Savunma Sanayii
15.10.2021
Son günlerde Ar-Ge denince akla Savunma Sanayii, Savunma Sanayii denince de ilk olarak aklımıza İnsansız Hava araçları ve Silahlı İnsansız Hava Araçları geliyor. Her şerde bir hayır vardır cümlesinin tezahürü gibi algılanabilecek iha ve sihalar uluslararası tedarik ediliyordu ve çeşitli sebeplerden dolayı veri paylaşımından, diğer birçok özelliğine kadar sınırlı kullanılabiliyordu.

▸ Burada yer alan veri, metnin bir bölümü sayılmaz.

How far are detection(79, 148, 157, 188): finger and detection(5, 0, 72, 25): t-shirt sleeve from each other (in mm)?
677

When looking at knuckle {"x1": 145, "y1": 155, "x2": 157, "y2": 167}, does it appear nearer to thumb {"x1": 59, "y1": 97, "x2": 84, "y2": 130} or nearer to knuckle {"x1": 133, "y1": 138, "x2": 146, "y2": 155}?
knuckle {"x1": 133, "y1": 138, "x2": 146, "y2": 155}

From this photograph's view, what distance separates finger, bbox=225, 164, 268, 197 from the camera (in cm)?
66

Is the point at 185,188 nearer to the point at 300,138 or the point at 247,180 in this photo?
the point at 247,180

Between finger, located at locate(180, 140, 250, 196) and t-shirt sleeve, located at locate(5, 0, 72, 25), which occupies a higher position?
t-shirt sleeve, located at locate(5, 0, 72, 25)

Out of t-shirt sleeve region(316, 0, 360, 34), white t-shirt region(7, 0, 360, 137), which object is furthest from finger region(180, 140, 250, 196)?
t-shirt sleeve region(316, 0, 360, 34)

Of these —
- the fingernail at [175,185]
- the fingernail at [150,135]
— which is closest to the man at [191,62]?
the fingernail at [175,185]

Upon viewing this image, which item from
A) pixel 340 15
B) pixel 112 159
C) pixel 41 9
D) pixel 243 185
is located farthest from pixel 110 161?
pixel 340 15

İHA ve SİHA’lar; terörle mücadele başta olmak üzere bugün birçok alanda uçak, helikopter vb. hava hakimiyeti ve üstünlüğü sağlayan makine ve teçhizatlara göre hem edinim maliyeti, hem bakım-onarım , hem de havalanma ve havada kalma maliyetleri açısından tartışılmayacak üstünlüklere sahiptiler. Bunlar göz önüne alındığında mutlaka yerlileştirilmesi gerekiyordu ve gerçek anlamda uluslararası rekabette neredeyse en iyi iha ve sihalar ülkemizde üretiliyor.
Cumhurbaşkanımızın damadı olarak gündeme gelip, siyasi anlamda Cumhurbaşkanına görüş yakınlığı bulunmayanların bile takdirini kazanan Selçuk Bayraktar ve üretmiş olduğu makine ve teçhizatlar, onu bugün ve gelecekte birçok tabuyu yıkan ve bu ülkede uluslararası kabul gören birşeyler üretilemez algısını yerle bir eden kişi olarak hatırlatacak ve saygı ile anılmasını sağlayacaktır.

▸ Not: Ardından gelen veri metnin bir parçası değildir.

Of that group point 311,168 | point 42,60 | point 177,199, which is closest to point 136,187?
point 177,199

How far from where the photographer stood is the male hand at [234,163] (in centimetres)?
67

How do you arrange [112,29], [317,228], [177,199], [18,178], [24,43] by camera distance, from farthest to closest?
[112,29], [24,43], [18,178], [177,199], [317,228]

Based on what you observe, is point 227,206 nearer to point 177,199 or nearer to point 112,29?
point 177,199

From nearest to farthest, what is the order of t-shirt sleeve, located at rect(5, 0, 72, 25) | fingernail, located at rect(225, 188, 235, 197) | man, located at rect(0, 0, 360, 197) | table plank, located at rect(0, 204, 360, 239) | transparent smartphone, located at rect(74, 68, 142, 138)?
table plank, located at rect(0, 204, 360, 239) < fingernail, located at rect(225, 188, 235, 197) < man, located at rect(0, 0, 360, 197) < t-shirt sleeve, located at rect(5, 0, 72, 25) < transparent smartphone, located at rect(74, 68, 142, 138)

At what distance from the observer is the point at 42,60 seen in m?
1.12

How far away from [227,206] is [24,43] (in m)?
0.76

Peki bir makine, ürün veya teçhizatın gerçekten kendi imkan ve kabiliyetleri ile üretilip uluslararası kabul görebilmesi için ille de Cumhurbaşkanı gibi birinin yakını olmak mı gerekiyor? Ya da Selçuk Bayraktar Cumhurbaşkanının yakını olmasa üretimlerinin en büyük alıcısı konumundaki kamu bu ürünleri kullanıma imkan sağlar mıydı? Ya da Selçuk Bayraktar’ın başına birşeyler gelir miydi?

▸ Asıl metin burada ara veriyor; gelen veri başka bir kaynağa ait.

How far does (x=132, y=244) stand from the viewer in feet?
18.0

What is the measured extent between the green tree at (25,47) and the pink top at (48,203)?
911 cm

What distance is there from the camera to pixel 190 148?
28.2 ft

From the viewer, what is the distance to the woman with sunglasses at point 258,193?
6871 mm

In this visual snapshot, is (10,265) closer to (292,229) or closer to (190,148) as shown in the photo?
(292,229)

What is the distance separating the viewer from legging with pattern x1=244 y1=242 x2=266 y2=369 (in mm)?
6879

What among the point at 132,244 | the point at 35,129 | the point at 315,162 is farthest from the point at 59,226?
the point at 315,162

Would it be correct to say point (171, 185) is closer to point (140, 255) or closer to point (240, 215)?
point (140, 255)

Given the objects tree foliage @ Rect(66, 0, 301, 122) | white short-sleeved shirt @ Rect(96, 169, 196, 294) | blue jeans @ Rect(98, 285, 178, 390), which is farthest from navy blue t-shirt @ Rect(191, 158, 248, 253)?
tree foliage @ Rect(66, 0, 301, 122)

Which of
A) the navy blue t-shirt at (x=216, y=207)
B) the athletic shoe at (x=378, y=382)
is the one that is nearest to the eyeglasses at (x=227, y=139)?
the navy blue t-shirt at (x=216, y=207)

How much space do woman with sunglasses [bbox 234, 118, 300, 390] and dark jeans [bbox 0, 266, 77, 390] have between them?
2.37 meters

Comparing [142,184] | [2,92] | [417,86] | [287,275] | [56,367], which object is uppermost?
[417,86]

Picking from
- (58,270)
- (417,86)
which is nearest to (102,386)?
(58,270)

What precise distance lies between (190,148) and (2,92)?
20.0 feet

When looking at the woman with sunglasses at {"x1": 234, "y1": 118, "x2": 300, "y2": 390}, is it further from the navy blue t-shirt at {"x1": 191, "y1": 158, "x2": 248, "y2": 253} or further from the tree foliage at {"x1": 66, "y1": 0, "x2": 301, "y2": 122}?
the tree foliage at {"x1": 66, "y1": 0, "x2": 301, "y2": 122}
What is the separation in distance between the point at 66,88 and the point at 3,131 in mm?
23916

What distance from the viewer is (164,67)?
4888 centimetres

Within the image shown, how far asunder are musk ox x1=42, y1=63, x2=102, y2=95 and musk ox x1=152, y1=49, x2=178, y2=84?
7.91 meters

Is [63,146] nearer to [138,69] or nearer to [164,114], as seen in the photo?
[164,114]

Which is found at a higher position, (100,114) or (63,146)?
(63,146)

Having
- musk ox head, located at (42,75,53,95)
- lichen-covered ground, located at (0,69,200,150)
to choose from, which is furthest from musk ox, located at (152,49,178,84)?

Neler olabileceğini kestirmek elbette güç ancak, bu kadar hızlı kabul görüp, devlet imkanları ile korunması şüphesiz yakınlıkla alakalı görünüyor. Ülkemizde hergün ana akım medya başta olmak üzere neredeyse tüm geçerli ve etkili mecralarda “sakın uluslararası lobilerin tersine üretim yapma, seni ortadan kaldırırlar” gibi birçok komplo teorileri üretilmekte ancak, iş Savunma Sanayii’ne gelince bu söylemler komplo teorisinden çıkıp reele dönebilir. Bu söylemlerin %99’u hayal ürünü olmakla birlikte %1’i gerçekten suyun akışını çevirme tehlikesi arz edebilir.
Dinamitin 1866 yılında İsveçli bilimadamı Alfred Nobel tarafından bulundu ve bunun kendi insanlarımın ölümü için kullanıldığını gördü. Belki ticari elektriği icad eden Nikola Tesla elektrik ile insanların öldürüldüğünü veya normal hayatın akışına etki edecek sonuçlarını göremedi ama biz kullanımı arttıkça yangınlar başta olmak üzere, iş ve yaşam akışlarımızın etkilenmesi gibi birçok sonuçlarını görüyoruz.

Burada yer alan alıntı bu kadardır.